Sandro Magister on Benedict

Sandro Magister, a noted Italian journalist and Vaticanista, has a regular online journal, available at www.chiesa.espressonline.it. You can also subscribe to an email newsletter. It's really a blog, but apparently that doesn't translate as easily into Italian...

As everyone is running around doing retrospectives on B16's first year in the papacy, Magister has a good take on the phenomenon of B's ability, and willingness, to answer questions simply, spontaneously, and honestly...what Jim Weiss of B.C. theology, in Sunday's Globe, referred to as his calling as a teacher: "[Benedict's] calling as pope shows greater awareness [than JPII] of his earliest calling as a teacher. Teaching relies on patience and slow progress, rather than instant clarity and compliance. The surprises of his first year may signal a pope of some paradox after all."

Magister laments the lack of public access to B's more intimate, more off-the-cuff, Q & A sessions, and, for our benefit, provides some translations in English on some current topics. (Aside: note that B16 praises, in passing, the work of the Jesuit theologian Carlo Maria Cardinal Martini!).
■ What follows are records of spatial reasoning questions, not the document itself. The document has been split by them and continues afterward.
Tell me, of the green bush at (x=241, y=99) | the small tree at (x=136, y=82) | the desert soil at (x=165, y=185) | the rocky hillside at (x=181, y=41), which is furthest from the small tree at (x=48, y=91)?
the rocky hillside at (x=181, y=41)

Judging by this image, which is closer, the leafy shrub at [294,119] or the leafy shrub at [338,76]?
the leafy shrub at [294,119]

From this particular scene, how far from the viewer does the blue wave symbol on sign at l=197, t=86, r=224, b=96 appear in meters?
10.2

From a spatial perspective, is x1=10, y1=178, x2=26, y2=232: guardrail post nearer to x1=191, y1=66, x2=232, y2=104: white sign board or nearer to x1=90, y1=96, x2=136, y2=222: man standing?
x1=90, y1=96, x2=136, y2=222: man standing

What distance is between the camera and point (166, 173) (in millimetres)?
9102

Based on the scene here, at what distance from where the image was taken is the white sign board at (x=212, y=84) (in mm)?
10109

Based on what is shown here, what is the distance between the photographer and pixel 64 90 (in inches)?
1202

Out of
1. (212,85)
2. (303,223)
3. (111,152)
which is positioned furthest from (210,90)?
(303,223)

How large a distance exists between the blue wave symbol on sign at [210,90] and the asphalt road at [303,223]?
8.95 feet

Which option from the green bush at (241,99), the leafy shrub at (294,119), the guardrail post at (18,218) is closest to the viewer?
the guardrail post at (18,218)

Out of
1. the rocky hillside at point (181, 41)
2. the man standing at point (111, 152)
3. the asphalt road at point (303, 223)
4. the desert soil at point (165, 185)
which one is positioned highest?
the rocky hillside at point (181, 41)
Some highlights:

"If it is important to read Sacred Scripture with the help of teachers and in the company of our friends, our companions on the way, it is particularly important to read it in the great company of the pilgrim People of God, the Church. Sacred Scripture has two subjects. In the first place, there is the divine subject: it is God who is speaking. But God wanted to involve man in his Word. While the Muslims are convinced that the Qur’an was inspired by God word for word, we believe that one of the characteristics of Sacred Scripture – as the theologians put it – is “synergy,” God’s collaboration with man. He involves his People in his word, and thus the second subject – as I have said, God is the first subject – is human. The authors are individual, but there is the continuity of a permanent subject: the People of God that walks with the Word of God and is in conversation with God. In listening to God, one learns to listen to the Word of God, and also to interpret it. And thus the Word of God becomes present, because individual persons die, but the vital subject, the People of God, is always alive, and remains the same down through the ages: it is always the same living subject in which the Word lives."
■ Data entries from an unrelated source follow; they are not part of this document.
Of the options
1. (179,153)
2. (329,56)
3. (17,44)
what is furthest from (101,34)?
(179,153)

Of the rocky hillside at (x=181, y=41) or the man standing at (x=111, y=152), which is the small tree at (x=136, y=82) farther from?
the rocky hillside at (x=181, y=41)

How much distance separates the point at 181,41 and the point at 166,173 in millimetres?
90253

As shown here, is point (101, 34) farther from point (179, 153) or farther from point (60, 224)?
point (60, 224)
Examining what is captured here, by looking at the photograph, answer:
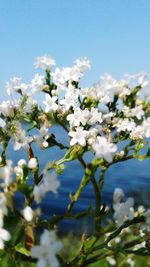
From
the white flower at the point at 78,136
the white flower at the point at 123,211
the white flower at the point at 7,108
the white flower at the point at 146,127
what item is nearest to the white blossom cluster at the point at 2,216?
the white flower at the point at 123,211

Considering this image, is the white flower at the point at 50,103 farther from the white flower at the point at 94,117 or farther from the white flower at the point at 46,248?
the white flower at the point at 46,248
"We all know that reaching a goal in sports or business requires discipline and sacrifice, but then all of this is crowned by success, by reaching the desired aim. And so it is with life itself: becoming men according to the plan of Jesus requires sacrifice, but this is not something negative; on the contrary, it helps us to live as men with new hearts, to live a truly human and happy life. Because there is a consumerist culture that wants to block us from living according to the Creator’s plan, we must have the courage to create first islands and oases, and then great landscapes of Catholic culture in which life follows the design of the Creator." [I've heard the same thing, almost verbatim, from some of my Catholic Worker friends...just a caveat for those of us who have a tendency to read a right-wing bias into anything said by a church authority...]
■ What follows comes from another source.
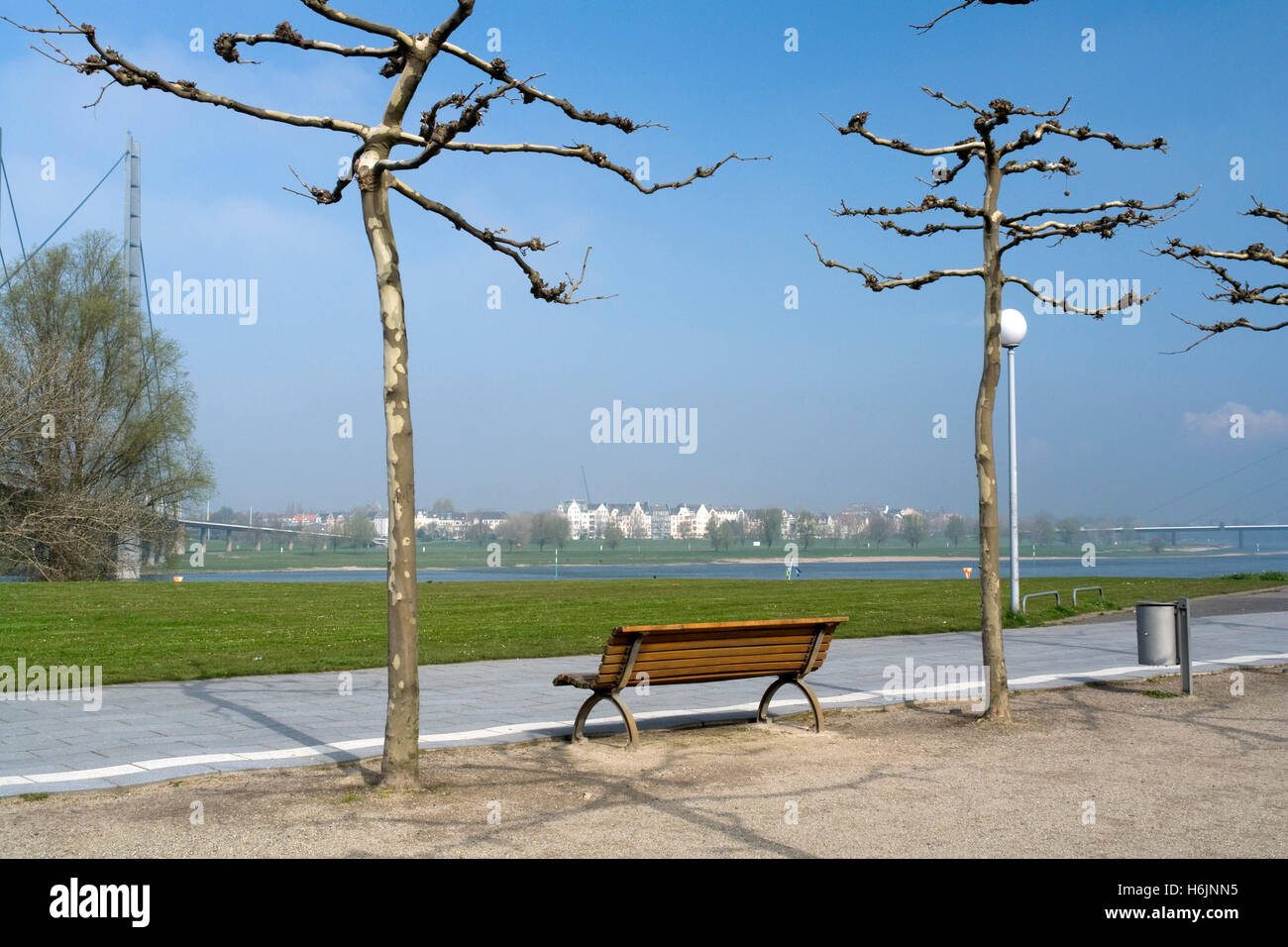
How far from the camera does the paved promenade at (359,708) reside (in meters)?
7.61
"To come to the definitive question, I would say: either God exists or he doesn’t. There are only two options. Either one recognizes the priority of reason, of the creative Reason that stands at the beginning of everything and is the origin of everything – the priority of reason is also the priority of freedom – or one upholds the priority of the irrational, according to which everything in our world and in our lives is only an accident, marginal, an irrational product, and even reason would be a product of irrationality. In the end, one cannot “prove” either of these views, but Christianity’s great choice is the choice of reason and the priority of reason. This seems like an excellent choice to me, demonstrating how a great Intelligence, to which we can entrust ourselves, stands behind everything."